═════ Extract provided ═════

# O/T wire wheel covers...



## ParkRNDL (Mar 20, 2002)

Back in high school, I used to get laughed at by the other kids who had grease under their fingernails because I liked the look of factory wheels and certain wheelcovers. All the other motorheads told me to get my head out of my wazoo and get some proper Cragars or Centerlines. (The closest I ever got was factory Rally-type wheels with center caps and trim rings.) Well, this is for all those guys who laughed at me then and are driving Camrys or minivans now:



















I was lucky enough to find two of the wheelcovers CHEAP at a yard sale, and then a guy on a Chevy forum helped me out with the other two. I had to put some elbow grease and four-aught steel wool into them, and I had to find a spinner for one of them on Fleabay, but I am digging the finished product. This is what I always thought this car should look like. It's not a big block, not a 4-speed, not an SS... just a big, cushy cruiser. Think I'm gonna hit the local Sonic sometime soon... :thumbsup:

--rick


----------



## Boosted-Z71 (Nov 26, 2007)

═════ Extracted data ═════

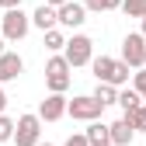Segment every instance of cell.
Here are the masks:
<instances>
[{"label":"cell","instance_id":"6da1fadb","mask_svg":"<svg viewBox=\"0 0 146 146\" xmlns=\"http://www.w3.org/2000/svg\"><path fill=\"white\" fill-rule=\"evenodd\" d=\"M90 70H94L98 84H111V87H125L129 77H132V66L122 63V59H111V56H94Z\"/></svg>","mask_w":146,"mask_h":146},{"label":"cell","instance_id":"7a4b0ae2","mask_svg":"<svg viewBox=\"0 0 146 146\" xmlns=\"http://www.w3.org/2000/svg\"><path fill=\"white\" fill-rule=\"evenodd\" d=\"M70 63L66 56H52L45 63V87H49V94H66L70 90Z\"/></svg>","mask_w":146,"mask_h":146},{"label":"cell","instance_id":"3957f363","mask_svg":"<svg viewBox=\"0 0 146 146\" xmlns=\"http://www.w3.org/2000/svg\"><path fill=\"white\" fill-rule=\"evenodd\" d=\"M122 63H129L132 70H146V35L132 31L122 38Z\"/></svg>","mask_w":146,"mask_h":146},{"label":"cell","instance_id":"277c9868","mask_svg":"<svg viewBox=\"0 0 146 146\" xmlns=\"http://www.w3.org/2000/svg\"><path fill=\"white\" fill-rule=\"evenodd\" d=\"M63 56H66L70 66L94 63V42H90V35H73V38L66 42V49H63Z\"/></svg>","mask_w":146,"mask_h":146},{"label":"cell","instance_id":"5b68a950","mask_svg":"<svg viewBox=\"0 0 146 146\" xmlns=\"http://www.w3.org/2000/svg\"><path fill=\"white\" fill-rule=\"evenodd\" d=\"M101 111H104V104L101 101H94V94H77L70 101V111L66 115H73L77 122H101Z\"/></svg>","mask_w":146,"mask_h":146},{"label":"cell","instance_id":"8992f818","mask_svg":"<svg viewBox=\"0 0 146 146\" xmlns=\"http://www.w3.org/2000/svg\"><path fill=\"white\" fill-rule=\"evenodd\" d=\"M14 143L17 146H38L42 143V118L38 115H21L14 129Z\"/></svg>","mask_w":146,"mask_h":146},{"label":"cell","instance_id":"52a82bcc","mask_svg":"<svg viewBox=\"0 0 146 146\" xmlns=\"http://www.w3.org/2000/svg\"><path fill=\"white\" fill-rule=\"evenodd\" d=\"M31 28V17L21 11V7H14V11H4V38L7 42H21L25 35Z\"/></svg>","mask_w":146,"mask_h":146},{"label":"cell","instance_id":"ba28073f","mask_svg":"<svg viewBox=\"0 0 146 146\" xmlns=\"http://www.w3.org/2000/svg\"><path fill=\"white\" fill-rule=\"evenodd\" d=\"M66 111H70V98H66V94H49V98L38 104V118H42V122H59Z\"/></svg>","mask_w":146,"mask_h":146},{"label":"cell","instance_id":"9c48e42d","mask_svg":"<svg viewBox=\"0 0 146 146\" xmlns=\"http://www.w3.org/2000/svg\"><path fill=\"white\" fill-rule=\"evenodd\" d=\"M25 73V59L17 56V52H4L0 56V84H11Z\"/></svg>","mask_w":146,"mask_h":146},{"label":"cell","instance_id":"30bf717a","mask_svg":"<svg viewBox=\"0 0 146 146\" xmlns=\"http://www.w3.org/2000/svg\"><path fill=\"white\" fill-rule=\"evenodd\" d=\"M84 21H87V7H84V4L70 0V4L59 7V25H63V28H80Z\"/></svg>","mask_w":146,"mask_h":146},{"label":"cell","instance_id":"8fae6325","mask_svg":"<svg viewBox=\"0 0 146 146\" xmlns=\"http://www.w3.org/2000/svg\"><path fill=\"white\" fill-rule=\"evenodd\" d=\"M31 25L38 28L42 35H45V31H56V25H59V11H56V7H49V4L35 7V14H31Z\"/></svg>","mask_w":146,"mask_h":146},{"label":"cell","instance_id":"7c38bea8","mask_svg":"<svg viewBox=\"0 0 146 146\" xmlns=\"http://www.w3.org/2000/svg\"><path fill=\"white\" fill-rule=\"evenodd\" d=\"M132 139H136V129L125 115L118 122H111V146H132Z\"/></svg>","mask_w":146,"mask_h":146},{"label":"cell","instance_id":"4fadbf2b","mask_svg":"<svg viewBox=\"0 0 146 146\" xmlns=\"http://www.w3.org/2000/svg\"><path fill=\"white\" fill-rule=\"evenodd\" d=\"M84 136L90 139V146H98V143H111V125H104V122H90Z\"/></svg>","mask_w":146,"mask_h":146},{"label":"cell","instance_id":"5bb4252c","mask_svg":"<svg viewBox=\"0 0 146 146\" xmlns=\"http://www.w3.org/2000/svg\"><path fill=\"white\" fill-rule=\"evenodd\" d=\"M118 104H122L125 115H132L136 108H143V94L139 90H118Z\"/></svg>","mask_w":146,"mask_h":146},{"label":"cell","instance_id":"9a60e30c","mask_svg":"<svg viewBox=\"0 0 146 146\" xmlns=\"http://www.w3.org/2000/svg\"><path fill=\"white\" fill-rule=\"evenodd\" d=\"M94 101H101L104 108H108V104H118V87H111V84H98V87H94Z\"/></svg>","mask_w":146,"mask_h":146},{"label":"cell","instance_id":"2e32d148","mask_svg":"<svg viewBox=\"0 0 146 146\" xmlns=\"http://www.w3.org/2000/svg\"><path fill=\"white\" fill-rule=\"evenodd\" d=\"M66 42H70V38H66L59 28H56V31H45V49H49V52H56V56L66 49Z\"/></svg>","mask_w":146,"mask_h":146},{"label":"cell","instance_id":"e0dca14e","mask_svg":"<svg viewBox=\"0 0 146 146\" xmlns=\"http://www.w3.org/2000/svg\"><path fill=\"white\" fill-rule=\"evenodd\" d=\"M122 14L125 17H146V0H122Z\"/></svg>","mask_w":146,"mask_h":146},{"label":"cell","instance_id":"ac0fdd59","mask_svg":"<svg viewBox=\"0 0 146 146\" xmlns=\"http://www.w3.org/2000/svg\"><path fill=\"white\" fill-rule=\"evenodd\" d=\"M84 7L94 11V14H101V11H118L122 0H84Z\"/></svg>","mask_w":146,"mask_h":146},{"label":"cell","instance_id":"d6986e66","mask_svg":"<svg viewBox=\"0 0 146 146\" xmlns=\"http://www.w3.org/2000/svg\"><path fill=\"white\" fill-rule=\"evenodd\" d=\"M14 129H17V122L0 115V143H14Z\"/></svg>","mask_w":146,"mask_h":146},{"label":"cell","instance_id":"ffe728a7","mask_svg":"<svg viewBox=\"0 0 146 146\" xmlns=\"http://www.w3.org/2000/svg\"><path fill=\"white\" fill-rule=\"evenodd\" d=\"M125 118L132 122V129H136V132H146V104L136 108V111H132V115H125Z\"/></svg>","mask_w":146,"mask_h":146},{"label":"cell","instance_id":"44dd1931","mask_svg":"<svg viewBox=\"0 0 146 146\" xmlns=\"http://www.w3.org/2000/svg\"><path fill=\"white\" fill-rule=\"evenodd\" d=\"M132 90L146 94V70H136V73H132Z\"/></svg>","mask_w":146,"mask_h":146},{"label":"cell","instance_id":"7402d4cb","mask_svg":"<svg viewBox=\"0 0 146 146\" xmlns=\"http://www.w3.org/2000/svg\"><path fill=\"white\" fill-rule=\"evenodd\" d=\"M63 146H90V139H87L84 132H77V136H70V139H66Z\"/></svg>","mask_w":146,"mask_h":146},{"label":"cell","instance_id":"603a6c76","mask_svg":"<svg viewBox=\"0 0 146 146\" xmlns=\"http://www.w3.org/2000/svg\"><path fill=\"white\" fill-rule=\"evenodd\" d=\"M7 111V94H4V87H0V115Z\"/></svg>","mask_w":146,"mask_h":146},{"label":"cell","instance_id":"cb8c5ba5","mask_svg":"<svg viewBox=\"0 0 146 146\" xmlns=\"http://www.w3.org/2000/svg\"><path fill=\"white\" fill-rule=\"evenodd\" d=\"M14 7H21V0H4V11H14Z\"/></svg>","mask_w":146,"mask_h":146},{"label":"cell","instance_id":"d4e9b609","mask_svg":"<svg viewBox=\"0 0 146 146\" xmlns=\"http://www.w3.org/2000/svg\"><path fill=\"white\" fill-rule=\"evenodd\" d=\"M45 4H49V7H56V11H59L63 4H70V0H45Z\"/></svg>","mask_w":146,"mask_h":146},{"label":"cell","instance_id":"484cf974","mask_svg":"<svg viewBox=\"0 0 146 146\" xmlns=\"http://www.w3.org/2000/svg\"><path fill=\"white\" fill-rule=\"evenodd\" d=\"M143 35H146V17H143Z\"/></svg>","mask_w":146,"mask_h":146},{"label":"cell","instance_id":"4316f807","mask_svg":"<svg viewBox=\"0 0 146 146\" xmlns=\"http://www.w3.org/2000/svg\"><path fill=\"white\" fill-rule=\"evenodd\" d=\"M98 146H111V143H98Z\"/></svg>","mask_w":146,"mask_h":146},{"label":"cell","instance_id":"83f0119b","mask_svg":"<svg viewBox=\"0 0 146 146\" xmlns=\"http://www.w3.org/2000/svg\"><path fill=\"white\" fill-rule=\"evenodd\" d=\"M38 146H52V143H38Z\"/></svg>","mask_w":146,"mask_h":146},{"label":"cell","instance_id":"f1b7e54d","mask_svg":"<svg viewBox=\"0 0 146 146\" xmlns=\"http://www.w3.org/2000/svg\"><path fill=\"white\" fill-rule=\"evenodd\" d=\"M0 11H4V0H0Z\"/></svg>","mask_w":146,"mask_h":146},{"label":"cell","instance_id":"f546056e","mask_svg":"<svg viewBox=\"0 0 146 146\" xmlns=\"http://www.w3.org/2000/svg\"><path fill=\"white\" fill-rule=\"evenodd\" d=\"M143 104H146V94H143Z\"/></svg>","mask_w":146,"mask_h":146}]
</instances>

═════
═════ Extracted data ═════

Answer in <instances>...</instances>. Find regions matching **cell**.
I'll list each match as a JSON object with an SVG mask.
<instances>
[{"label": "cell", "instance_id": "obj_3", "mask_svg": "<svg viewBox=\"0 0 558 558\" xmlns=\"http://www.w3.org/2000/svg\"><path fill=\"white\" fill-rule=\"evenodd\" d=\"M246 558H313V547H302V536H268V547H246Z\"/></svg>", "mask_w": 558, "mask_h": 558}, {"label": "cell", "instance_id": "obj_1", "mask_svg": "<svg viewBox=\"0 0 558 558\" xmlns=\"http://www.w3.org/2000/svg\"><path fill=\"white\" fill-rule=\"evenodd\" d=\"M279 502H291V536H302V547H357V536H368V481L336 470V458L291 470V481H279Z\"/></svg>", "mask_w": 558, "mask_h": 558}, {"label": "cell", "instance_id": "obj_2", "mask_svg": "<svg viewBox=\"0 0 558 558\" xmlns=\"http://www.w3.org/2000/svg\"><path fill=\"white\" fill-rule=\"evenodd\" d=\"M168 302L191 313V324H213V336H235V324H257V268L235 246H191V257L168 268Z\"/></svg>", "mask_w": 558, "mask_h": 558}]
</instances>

═════

Given instruction> Pick up the forum thread about wire wheel covers where it stops and write the next part. You won't need the records for this.

Exercise answer>
Great car Rick, I am totally with you on this, my little monster is an 87 Chevy R10, Silverado, TBI Fuel injected, 383 small block, big lopey cam, Let the rest of the world have a camry. 

Boosted


----------



## Dyno Dom (May 26, 2007)

Nice car, a good looker! :thumbsup: 
Does anyone remember the Kelsey-Hayes wire wheels?


----------



## sethndaddy (Dec 4, 2004)

I get a car, any car, and within 2 weeks I have dinks or rub marks on the side, THAT CAR LOOKS PERFECT, and a great color too, not too loud but not plain.

And if it makes you feel better Rick, we'll still make fun of you.


----------



## 1976Cordoba (Sep 20, 2000)

Very cool. White walls always work well with wire wheels too :thumbsup: My sister had one of those big barge bowties back in the late '70s in a shade of red and my Dad almost stroked out when she stopped by with it - lol (MOPAR guy to the marrow in his bones).

I'd buy almost anything before I'd ever consider buying one of those stupid Camrys. I know a lot of people have them and that's fine for them, but why do I always get stuck behind the slow pokes? Are they all that bloody slow?:freak:


----------



## Hornet (Dec 1, 2005)

Yup,Kelsey Hayes was also one of the biggest early disc brake manufacturers too.

Jeff's making a total understatement when he says his "Little Monster",lol.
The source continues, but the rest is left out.